(WRITTEN EXERCISE A) From the rows below, copy out the stretch from the line containing "this 626×417 image." through the line containing "damaged building [48, 8, 312, 244]", word for word.

(PAGE TEXT)
▼▼▼

When life gives you lemons, suplex those lemons.




90s Cringe Rock posted:

Oh. You haven't seen the sequel, then, The Last Angel: Ascension. Link should be in the OP's sig or profile.

oh so is the first story in that one thread finished? i've been devouring it but slowed down because i thought it was unfinished but i'll pick it back up if the first selfcontained story is done

90s Cringe Rock
Nov 29, 2006
:gay:

Lone Goat posted:

oh so is the first story in that one thread finished? i've been devouring it but slowed down because i thought it was unfinished but i'll pick it back up if the first selfcontained story is done
It's finished, has an epilogue and everything so it isn't just stopped at a random point, but it definitely sets up for the sequel IIRC. The author started a new thread for the sequel, and probably will for the next volume when the sequel ends, which feels closer and closer.

Musluk
May 23, 2011



Wolpertinger posted:

I mean, science-fantasy is a cool and relatively uncommon genre that I think is cool when it tries to go maximum weird.

▲▲▲

(WRITTEN EXERCISE B) Based on the forum thread above, state whether each statement agrees with it, answering yes or no and quoting the words that decide it: (i) The sequel is titled The Last Angel: Ascension. (ii) The first story ends without an epilogue. (iii) The author continued the sequel in the same thread as the first story.

(ENTRIES SUPPLIED)
▼▼▼

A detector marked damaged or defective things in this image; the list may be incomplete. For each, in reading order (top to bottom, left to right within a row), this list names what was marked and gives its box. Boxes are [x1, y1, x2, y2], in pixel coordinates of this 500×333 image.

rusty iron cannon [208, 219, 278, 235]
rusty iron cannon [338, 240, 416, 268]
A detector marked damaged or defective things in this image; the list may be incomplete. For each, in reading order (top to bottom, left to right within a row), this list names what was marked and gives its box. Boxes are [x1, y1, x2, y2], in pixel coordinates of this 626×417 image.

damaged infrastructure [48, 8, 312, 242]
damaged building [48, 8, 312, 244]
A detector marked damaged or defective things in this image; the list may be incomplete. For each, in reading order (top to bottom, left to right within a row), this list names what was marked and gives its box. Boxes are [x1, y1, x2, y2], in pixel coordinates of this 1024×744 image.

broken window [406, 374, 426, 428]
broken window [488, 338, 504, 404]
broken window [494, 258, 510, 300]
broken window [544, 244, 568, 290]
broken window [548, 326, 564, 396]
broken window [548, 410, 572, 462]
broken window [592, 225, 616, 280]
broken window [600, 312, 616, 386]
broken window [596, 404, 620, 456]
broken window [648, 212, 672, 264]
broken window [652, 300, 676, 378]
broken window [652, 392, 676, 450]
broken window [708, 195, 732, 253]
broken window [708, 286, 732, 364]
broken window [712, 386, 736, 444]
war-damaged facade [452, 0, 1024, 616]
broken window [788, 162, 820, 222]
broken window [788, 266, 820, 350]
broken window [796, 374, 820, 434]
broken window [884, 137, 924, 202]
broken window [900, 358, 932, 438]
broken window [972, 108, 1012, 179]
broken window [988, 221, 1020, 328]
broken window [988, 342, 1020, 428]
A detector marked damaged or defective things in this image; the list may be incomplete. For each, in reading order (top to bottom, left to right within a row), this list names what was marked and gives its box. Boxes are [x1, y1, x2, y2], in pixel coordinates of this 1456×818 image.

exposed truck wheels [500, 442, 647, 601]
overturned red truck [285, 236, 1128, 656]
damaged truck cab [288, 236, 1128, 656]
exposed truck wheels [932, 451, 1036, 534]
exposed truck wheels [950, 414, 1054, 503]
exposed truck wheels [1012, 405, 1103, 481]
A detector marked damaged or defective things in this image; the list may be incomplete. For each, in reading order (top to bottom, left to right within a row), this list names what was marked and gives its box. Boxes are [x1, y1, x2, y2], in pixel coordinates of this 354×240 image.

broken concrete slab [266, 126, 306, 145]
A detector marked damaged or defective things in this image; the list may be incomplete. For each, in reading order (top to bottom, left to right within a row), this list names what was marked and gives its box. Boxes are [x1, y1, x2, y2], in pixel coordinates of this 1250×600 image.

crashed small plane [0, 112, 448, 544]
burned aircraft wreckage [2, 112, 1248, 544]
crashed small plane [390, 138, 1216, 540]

▲▲▲

(PROBLEM SOLUTION A)
A detector marked damaged or defective things in this image; the list may be incomplete. For each, in reading order (top to bottom, left to right within a row), this list names what was marked and gives its box. Boxes are [x1, y1, x2, y2], in pixel coordinates of this 626×417 image.

damaged infrastructure [48, 8, 312, 242]
damaged building [48, 8, 312, 244]

(PROBLEM SOLUTION B)
(i) Yes: "You haven't seen the sequel, then, The Last Angel: Ascension."
(ii) No: "It's finished, has an epilogue and everything"
(iii) No: "The author started a new thread for the sequel"